EXCERPTED PASSAGE:
──────────────────────────────

Hadassah
President's Column
Are We There Yet?
Part of the balancing act of Life in the Time of Covid is distinguishing between what we know today and what we think might be happening a day, a week or a month from now. February marks exactly two years since the coronavirus first demanded our attention. The first case in the United States was reported on January 20, 2020, and the first death was recorded officially on February 29. The sea change in most of the world came in March, when we went from guarded concern to travel bans, lockdowns and banging on pots and pans.
It has been a time of confusion and a time of clarity, an era of polarization and of coming together, a golden age of science and a dark age of superstition. In an ordeal that has lasted longer (and still counting) than the American participation in World War I, we have seesawed between lives on pause and the art of adaptation.
Like any enormous crisis—especially one that impacts all of humanity—the pandemic has caused a great unraveling that both allows and demands remaking the world. And, at least to some extent, remaking ourselves in the process. If there is one thing we have learned from past upheavals, it is that civilization never returns to exactly where it was before. The immensity of what we have been through changes us.
Yet for all the loss, worry and inconvenience, I feel privileged to have experienced these past two years as a Hadassah woman. Even as we sat at home for long periods, we knew we were playing a role in fighting the virus, supporting one another on the local level and knowing that our collective activity was saving lives and contributing to the development of treatments, therapies and vaccines. The leadership role our hospitals played in treating Covid in Israel and the innovation, research and outreach that had a positive impact well beyond Israel’s borders has made us all proud.
As a 300,000-strong membership organization, we made the transition from real to virtual almost without skipping a beat. It sometimes surprised us how well we adapted, but the truth is we were programmed for adaptation by Hadassah’s history.
For 110 years Hadassah has been challenged by crises and emergencies. Less than a year after our founding we sent our first two nurses to Jerusalem, but their mission was interrupted by World War I. Toward the end of the war, Hadassah mounted a much larger venture—a mobile hospital with 44 doctors and nurses that left New York on a troop transport and arrived in Palestine in June 1918, as British forces were still fighting the Ottoman army 40 miles north of Jerusalem.
Our mobile force was called the American Zionist Medical Unit and it was the nucleus of the Hadassah Medical Organization. During their first year on the ground, our healers encountered malaria, cholera, trachoma, some cases of bubonic plague and also a new challenge—the 1918 flu pandemic.
We built our first hospital in Jerusalem during the Great Depression and lost 78 medical personnel and patients in a terrorist attack during Israel’s War of Independence. We also lost the hospital when the armistice left it behind Jordanian lines. And we have faced many other challenges along the way.
The upshot is that Hadassah has molded itself and its members to expect the kinds of emergencies that arrive suddenly. We didn’t know Covid was coming, but we and our institutions are wired to deal with surprises.
Will the coronavirus surprise us again? Nobody knows. What I am sure of is that whether we eradicate it or learn to live with it, Hadassah is in the fight against all viruses—biological ones like Covid and social ones like antisemitism—for as long as it takes.
This is what we do, all of us together.

──────────────────────────────

DATASET ENTRIES:
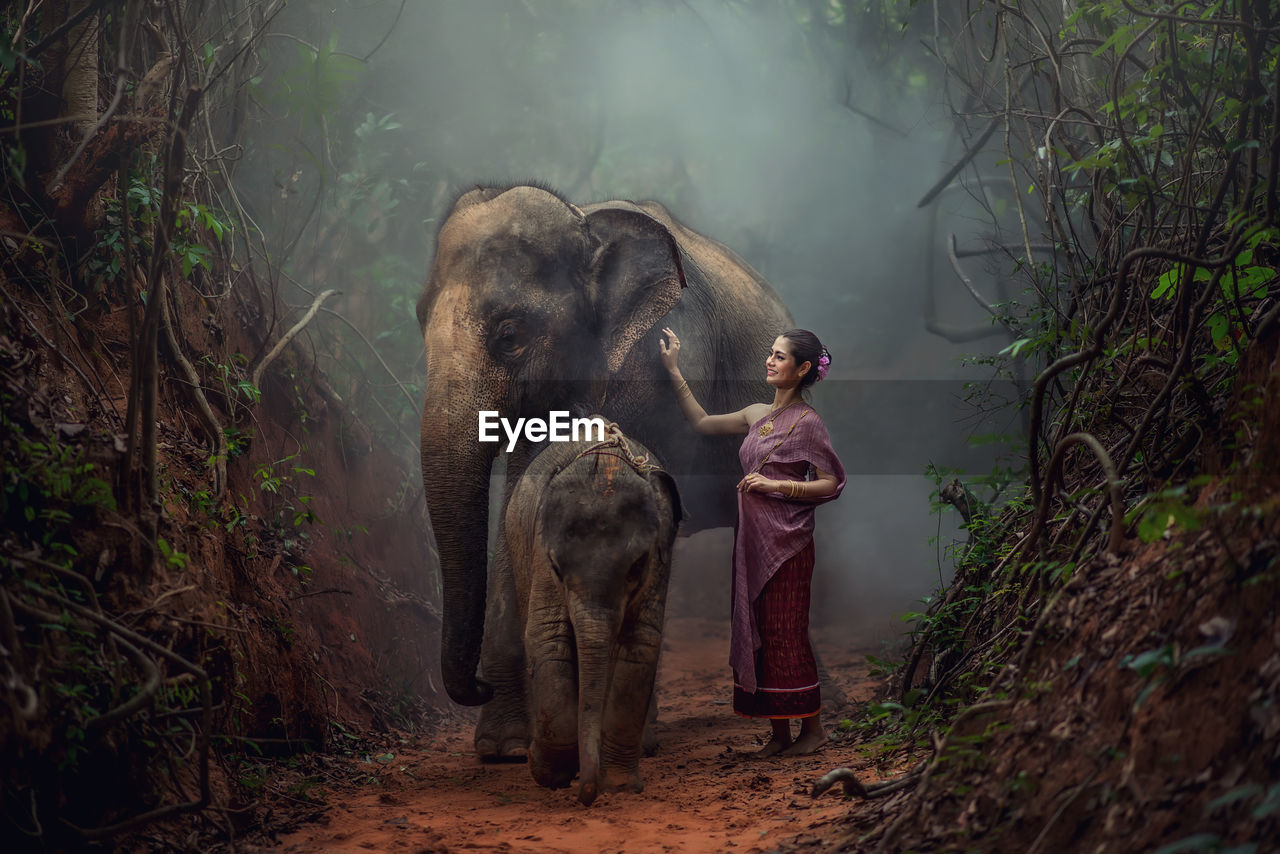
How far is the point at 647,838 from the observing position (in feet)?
11.7

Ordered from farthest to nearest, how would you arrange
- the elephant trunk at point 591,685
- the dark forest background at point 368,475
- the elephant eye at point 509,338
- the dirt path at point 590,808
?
the elephant eye at point 509,338 < the elephant trunk at point 591,685 < the dirt path at point 590,808 < the dark forest background at point 368,475

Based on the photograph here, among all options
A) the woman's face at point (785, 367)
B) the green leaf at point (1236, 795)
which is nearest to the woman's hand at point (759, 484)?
the woman's face at point (785, 367)

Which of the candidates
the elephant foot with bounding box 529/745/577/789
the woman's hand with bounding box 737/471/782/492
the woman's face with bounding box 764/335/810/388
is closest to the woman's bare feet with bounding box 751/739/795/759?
the elephant foot with bounding box 529/745/577/789

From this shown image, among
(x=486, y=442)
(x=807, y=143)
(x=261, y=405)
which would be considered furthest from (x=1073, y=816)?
(x=807, y=143)

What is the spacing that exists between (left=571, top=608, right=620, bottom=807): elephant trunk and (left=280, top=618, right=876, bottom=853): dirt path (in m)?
0.14

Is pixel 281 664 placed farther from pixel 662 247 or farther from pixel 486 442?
pixel 662 247

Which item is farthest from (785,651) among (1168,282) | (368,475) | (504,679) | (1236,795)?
(368,475)

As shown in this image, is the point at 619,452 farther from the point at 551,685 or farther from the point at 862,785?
the point at 862,785

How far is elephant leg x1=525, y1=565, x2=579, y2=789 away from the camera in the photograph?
13.4 feet

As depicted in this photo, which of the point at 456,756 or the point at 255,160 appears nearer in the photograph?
the point at 456,756

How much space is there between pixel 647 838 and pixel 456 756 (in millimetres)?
2137

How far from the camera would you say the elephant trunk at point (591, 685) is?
3.88 metres

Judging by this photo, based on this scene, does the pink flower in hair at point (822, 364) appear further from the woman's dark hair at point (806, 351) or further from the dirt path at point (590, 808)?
the dirt path at point (590, 808)

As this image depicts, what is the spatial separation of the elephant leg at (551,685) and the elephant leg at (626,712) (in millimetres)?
149
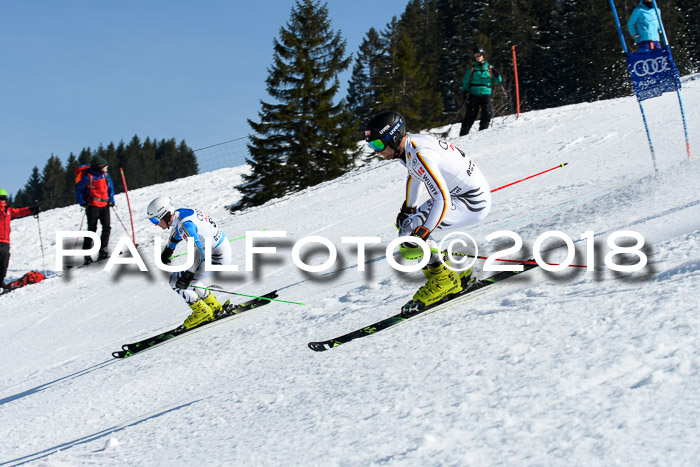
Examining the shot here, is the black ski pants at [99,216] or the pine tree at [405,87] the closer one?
the black ski pants at [99,216]

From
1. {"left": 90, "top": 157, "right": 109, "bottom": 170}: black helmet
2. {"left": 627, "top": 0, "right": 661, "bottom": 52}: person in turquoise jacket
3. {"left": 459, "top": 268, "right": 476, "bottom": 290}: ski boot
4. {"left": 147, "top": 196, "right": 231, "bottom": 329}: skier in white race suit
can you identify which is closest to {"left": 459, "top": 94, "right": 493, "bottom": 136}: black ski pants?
{"left": 627, "top": 0, "right": 661, "bottom": 52}: person in turquoise jacket

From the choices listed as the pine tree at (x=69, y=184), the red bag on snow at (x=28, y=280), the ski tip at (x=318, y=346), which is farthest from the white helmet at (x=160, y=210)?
the pine tree at (x=69, y=184)

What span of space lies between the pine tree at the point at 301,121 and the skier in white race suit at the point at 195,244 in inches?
693

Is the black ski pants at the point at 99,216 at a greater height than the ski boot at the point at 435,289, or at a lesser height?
greater

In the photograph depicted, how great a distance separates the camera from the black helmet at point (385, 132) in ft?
14.3

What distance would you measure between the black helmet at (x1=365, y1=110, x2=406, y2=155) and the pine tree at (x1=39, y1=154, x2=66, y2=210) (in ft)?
314

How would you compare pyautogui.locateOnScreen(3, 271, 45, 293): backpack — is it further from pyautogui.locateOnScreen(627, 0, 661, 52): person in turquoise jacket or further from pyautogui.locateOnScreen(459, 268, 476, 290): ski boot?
pyautogui.locateOnScreen(627, 0, 661, 52): person in turquoise jacket

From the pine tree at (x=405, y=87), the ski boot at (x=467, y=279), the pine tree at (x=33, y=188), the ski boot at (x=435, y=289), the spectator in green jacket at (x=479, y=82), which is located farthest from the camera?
the pine tree at (x=33, y=188)

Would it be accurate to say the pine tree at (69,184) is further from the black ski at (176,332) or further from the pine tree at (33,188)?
Result: the black ski at (176,332)

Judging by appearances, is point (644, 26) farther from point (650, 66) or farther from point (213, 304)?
point (213, 304)

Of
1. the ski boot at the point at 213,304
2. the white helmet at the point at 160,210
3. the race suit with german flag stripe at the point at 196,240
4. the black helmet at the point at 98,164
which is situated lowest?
the ski boot at the point at 213,304

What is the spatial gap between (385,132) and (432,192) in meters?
0.56

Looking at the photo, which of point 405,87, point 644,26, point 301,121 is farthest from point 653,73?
point 405,87

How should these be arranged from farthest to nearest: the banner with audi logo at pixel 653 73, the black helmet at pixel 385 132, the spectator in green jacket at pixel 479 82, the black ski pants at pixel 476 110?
A: the black ski pants at pixel 476 110, the spectator in green jacket at pixel 479 82, the banner with audi logo at pixel 653 73, the black helmet at pixel 385 132
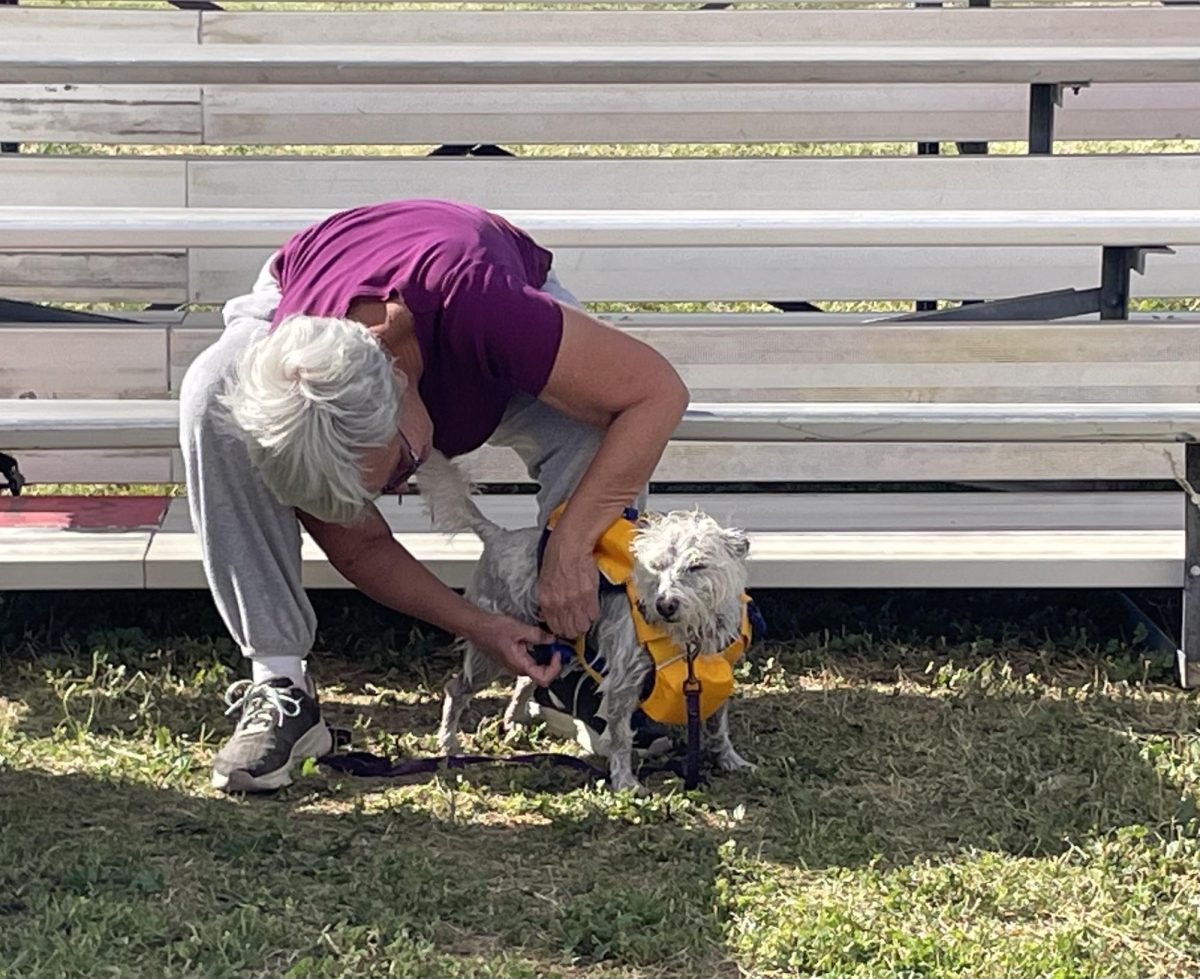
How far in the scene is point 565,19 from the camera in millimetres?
4980

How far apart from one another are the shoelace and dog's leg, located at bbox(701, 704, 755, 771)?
2.38 feet

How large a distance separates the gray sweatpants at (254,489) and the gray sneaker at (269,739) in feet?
0.26

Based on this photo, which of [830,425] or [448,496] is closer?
[448,496]

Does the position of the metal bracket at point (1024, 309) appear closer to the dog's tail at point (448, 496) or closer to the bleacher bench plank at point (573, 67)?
the bleacher bench plank at point (573, 67)

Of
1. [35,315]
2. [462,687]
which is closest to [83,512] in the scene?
[35,315]

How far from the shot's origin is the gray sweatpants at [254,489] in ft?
9.48

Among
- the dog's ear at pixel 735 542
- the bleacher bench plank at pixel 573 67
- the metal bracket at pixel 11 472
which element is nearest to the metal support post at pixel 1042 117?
the bleacher bench plank at pixel 573 67

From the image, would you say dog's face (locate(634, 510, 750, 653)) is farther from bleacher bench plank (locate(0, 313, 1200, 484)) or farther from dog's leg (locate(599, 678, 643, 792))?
bleacher bench plank (locate(0, 313, 1200, 484))

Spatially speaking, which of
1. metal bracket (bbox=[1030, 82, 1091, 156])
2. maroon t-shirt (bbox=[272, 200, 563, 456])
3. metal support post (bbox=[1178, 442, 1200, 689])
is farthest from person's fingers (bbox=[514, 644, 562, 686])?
metal bracket (bbox=[1030, 82, 1091, 156])

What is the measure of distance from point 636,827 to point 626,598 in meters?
0.38

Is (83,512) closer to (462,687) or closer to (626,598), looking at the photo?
(462,687)

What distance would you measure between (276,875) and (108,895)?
25 centimetres

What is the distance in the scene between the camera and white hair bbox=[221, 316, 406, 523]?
2.42m

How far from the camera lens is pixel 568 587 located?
2.84m
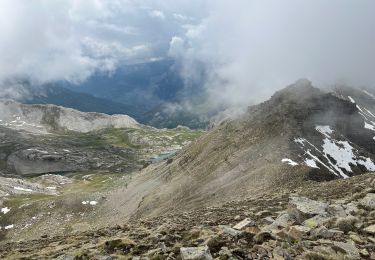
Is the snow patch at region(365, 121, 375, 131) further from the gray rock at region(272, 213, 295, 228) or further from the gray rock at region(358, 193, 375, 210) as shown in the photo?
the gray rock at region(272, 213, 295, 228)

──────────────────────────────

QUESTIONS:
1. How many doctors and nurses made up the mobile hospital that Hadassah sent out toward the end of World War I, according to the president's column?
2. Reproduce word for word the passage of the president's column between "We built our" and "deal with surprises.", inclusive.
The material is separate from the president's column and unrelated to it.

ANSWERS TO THIS EXERCISE:
1. The mobile hospital had 44 doctors and nurses.

2.
We built our first hospital in Jerusalem during the Great Depression and lost 78 medical personnel and patients in a terrorist attack during Israel’s War of Independence. We also lost the hospital when the armistice left it behind Jordanian lines. And we have faced many other challenges along the way.
The upshot is that Hadassah has molded itself and its members to expect the kinds of emergencies that arrive suddenly. We didn’t know Covid was coming, but we and our institutions are wired to deal with surprises.